Sul fronte macroeconomico la bilancia commerciale cinese ha registrato un surplus di quasi 1000 miliardi di dollari a dicembre, il dato più alto di sempre. Il record è dovuto al fatto che gli esportatori continuano ad anticipare le spedizioni a causa delle preoccupazioni per i dazi annunciati dall'amministrazione Trump, mentre le misure di stimolo del Paese sembrano sostenere la domanda nel settore industriale. Le esportazioni a dicembre sono aumentate del 10,7% a livello annuale, battendo le aspettative di una crescita del 7,3%. Questo dato si confronta con l'espansione del 6,7% di novembre e con l'impennata del 12,7% di ottobre.
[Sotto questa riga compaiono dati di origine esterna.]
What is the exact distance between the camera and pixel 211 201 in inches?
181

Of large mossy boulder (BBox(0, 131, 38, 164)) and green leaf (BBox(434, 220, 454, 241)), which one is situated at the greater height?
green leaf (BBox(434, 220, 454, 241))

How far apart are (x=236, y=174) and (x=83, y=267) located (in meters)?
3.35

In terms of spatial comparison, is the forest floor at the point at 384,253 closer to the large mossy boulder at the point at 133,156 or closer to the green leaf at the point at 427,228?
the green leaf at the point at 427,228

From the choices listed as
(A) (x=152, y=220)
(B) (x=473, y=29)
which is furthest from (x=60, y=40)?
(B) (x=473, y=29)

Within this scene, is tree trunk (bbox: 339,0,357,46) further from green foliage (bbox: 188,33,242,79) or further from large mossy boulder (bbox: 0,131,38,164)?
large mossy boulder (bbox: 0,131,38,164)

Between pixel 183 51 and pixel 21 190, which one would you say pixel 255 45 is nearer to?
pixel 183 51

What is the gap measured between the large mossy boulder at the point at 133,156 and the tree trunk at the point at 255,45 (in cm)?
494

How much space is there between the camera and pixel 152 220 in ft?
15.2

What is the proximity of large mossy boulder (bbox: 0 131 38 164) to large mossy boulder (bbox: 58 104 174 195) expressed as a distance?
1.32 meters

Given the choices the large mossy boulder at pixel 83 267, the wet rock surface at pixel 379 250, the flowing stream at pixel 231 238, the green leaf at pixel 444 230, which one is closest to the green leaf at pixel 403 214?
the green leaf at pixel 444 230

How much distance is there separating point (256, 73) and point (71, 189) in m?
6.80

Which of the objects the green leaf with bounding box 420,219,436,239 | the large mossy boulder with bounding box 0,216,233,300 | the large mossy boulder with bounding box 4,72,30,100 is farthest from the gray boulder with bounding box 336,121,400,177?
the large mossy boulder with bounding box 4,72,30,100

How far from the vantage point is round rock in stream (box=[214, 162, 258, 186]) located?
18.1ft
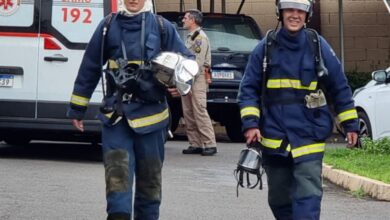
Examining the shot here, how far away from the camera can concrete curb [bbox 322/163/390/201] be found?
10.0 meters

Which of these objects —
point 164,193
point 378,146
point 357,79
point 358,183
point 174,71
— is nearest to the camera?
point 174,71

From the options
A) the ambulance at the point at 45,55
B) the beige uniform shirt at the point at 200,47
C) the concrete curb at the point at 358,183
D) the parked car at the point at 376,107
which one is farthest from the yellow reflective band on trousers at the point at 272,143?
the parked car at the point at 376,107

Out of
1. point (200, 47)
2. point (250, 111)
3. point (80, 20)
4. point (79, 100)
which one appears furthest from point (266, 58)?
point (200, 47)

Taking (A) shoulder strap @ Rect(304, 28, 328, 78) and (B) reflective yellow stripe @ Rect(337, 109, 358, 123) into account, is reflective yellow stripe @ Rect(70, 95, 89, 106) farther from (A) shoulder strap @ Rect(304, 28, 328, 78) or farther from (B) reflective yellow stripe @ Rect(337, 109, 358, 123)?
(B) reflective yellow stripe @ Rect(337, 109, 358, 123)

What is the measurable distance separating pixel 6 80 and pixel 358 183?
4158 millimetres

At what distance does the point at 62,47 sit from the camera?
1191 cm

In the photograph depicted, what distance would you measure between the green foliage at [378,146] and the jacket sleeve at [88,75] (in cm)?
655

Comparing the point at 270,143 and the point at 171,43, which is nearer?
the point at 270,143

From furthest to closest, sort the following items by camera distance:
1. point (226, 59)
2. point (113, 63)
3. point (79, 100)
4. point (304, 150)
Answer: point (226, 59) < point (79, 100) < point (113, 63) < point (304, 150)

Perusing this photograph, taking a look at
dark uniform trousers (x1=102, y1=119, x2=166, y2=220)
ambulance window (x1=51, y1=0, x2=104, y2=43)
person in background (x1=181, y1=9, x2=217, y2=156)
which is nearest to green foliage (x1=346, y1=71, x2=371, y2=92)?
person in background (x1=181, y1=9, x2=217, y2=156)

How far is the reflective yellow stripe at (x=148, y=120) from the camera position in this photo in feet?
22.1

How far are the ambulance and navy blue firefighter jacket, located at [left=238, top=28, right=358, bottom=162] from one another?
535cm

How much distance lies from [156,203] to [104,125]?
1.98 feet

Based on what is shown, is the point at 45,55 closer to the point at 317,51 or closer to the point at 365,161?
the point at 365,161
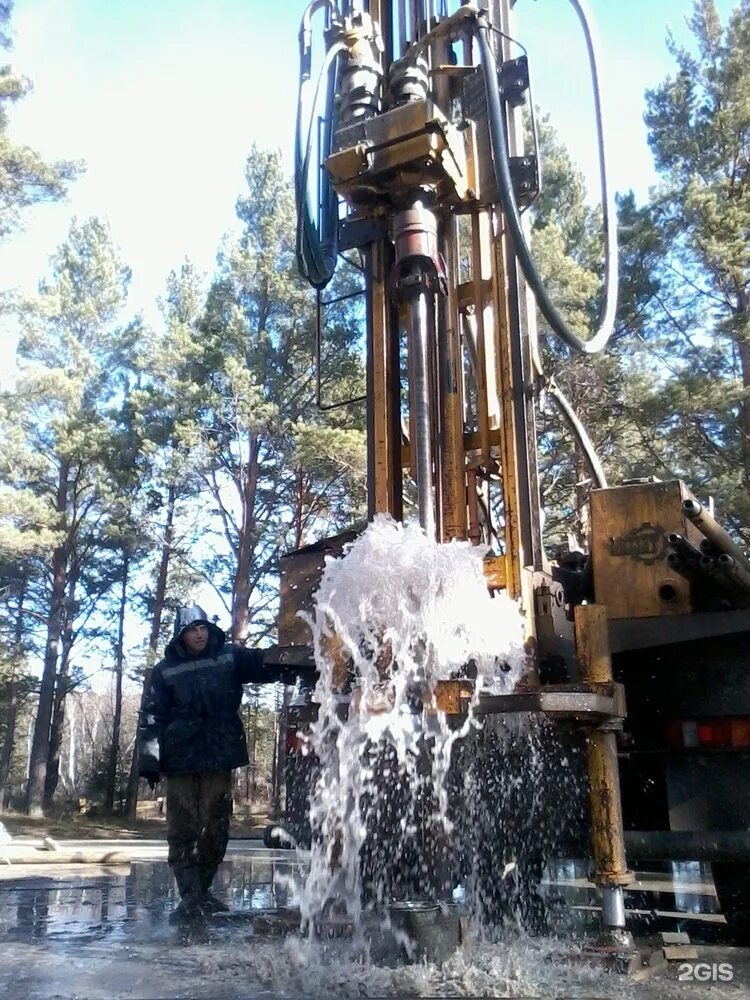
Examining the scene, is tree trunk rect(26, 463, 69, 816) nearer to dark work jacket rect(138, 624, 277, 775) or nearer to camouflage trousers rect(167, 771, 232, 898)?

A piazza Affari occhi puntati su Leonardo che perde l'1,08% in un contesto di mercato calante, dopo che la famiglia di Vichai Srivaddhanaprabha, l'ex presidente tailandese del Leicester deceduto nel 2018 in un incidente con un elicottero AW169 di AgustaWestland, ha avanzato una richiesta di un risarcimento di 2,15 miliardi di sterline.
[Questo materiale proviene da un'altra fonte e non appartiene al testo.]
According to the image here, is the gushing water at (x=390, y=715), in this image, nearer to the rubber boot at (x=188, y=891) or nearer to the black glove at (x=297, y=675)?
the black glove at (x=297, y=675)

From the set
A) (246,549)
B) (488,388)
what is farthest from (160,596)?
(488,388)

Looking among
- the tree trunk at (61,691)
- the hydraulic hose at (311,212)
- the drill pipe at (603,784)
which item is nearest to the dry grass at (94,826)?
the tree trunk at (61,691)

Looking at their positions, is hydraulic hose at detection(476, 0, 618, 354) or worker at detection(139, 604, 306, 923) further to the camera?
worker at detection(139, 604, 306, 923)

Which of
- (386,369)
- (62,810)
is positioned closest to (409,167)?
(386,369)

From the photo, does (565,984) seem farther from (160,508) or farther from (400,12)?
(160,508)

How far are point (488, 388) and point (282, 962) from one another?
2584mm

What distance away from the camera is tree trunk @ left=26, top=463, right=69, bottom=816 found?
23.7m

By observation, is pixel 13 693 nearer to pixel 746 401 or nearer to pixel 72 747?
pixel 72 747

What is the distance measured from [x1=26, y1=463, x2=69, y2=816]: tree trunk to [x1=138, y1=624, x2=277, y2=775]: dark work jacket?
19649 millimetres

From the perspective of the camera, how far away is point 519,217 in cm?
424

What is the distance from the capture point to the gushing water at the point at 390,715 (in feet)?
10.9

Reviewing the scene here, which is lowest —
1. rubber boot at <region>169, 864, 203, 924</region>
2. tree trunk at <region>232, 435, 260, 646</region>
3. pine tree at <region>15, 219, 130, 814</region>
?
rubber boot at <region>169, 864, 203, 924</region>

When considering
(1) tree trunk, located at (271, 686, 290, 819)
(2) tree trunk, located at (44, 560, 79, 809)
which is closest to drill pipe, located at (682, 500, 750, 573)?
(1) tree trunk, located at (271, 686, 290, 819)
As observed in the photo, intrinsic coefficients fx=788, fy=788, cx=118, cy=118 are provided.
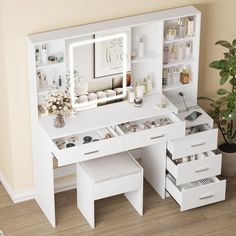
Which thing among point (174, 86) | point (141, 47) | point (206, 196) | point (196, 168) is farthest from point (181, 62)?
point (206, 196)

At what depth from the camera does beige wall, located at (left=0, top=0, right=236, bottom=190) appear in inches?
212

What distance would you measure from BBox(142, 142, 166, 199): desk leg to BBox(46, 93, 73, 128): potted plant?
0.82m

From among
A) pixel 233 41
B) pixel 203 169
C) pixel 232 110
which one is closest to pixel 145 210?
pixel 203 169

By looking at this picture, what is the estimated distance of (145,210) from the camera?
19.7 feet

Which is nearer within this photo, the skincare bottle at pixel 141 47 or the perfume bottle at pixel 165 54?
the skincare bottle at pixel 141 47

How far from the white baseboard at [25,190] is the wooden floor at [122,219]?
0.13 feet

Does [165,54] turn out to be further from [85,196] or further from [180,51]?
[85,196]

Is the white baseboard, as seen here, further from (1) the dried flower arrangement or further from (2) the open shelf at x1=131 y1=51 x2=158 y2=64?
(2) the open shelf at x1=131 y1=51 x2=158 y2=64

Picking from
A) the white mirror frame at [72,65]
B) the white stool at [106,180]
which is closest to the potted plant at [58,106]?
the white mirror frame at [72,65]

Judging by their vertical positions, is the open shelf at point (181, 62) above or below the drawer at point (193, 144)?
above

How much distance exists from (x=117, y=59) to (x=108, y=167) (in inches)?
31.3

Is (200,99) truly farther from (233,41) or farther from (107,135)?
(107,135)

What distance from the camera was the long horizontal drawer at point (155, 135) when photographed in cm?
558

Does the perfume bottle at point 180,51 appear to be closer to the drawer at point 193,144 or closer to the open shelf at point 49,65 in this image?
the drawer at point 193,144
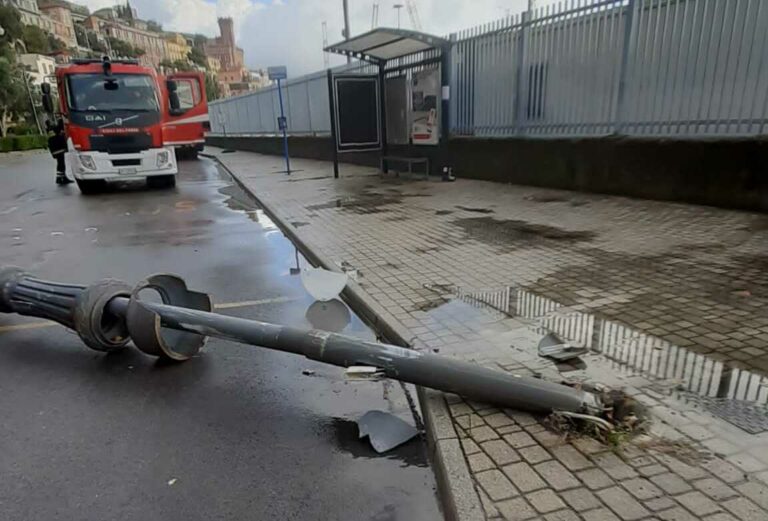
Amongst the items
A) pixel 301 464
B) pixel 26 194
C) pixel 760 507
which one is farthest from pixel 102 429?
pixel 26 194

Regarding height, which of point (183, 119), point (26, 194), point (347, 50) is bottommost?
point (26, 194)

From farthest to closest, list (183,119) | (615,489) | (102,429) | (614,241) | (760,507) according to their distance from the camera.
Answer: (183,119) < (614,241) < (102,429) < (615,489) < (760,507)

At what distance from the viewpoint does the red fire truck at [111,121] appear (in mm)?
13484

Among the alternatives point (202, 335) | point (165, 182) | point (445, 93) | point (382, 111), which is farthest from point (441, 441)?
Result: point (165, 182)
Eni riesce a rimanere in territorio positivo (+0,93%) grazie alla sua controllata Plenitude che ha completato la costruzione dell'impianto di Guajillo, in Texas, il sistema di stoccaggio a batterie più grande mai realizzato dalla società.
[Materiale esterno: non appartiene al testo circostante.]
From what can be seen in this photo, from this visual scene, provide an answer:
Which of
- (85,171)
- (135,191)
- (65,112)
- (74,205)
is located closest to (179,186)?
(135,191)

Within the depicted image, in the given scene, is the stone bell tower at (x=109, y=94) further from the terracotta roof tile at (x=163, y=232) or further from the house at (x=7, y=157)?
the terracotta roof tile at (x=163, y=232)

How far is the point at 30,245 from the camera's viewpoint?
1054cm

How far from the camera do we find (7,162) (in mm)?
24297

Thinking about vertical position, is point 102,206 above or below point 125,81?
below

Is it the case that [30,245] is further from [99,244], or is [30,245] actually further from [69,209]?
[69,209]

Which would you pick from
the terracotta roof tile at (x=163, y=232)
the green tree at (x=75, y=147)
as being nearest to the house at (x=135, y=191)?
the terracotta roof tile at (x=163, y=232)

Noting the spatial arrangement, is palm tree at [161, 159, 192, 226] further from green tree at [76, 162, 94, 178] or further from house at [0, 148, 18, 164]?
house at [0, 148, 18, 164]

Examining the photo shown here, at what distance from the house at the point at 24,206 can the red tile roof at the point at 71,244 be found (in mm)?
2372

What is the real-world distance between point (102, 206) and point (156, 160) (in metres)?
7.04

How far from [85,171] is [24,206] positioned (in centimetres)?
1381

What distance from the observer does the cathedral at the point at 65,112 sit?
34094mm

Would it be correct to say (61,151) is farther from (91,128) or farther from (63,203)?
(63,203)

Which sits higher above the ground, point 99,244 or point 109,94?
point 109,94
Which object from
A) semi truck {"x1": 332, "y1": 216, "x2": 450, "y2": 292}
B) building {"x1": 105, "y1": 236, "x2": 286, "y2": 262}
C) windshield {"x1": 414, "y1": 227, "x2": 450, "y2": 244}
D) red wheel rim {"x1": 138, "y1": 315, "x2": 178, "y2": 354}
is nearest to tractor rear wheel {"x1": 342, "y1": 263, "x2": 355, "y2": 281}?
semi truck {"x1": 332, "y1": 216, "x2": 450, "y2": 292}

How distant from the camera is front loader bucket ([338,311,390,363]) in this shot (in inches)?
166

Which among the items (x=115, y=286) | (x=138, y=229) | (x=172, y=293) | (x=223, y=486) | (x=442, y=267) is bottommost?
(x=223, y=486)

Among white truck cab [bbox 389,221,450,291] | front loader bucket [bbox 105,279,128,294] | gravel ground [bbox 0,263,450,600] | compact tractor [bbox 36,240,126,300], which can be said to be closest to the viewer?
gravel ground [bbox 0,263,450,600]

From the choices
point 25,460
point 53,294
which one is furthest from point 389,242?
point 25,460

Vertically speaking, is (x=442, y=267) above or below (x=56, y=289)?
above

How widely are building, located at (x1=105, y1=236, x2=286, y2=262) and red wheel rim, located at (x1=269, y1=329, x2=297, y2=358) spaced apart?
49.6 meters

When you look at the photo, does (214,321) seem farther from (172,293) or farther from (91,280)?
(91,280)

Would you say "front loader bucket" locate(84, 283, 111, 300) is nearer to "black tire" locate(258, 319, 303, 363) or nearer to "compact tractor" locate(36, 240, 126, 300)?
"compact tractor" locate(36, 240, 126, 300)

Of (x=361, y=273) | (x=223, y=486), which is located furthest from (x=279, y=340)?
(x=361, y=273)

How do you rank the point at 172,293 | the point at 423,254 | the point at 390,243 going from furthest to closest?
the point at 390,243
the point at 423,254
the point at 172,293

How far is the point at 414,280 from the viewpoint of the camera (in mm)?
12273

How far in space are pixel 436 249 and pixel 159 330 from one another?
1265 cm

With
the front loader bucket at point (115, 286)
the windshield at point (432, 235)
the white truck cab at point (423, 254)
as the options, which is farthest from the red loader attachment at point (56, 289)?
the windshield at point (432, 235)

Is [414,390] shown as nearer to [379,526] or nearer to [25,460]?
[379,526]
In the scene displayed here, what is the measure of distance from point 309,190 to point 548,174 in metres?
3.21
Le azioni di Erg perdono lo 0,78% dopo che la società ha siglato un Power purchase agreement (Ppa) con Engie per 220 GWh di energia eolica in Italia.
Illimity guadagna l'1,1% dopo che secondo indiscrezioni di stampa la banca potrebbe rispondere all'opas di B.Ifis dopo il deposito del documento d'offerta da parte di Ifis il 28 gennaio, probabilmente non oltre il 10 febbraio, data in cui il Cda di Illimity dovrebbe approvare i risultati dell'esercizio 2024.
Le azioni di B.Cucinelli contengono le perdite e chiudono a +0,09% grazie a una serie di giudizi positivi degli analisti prima della pubblicazione del fatturato per il 2024.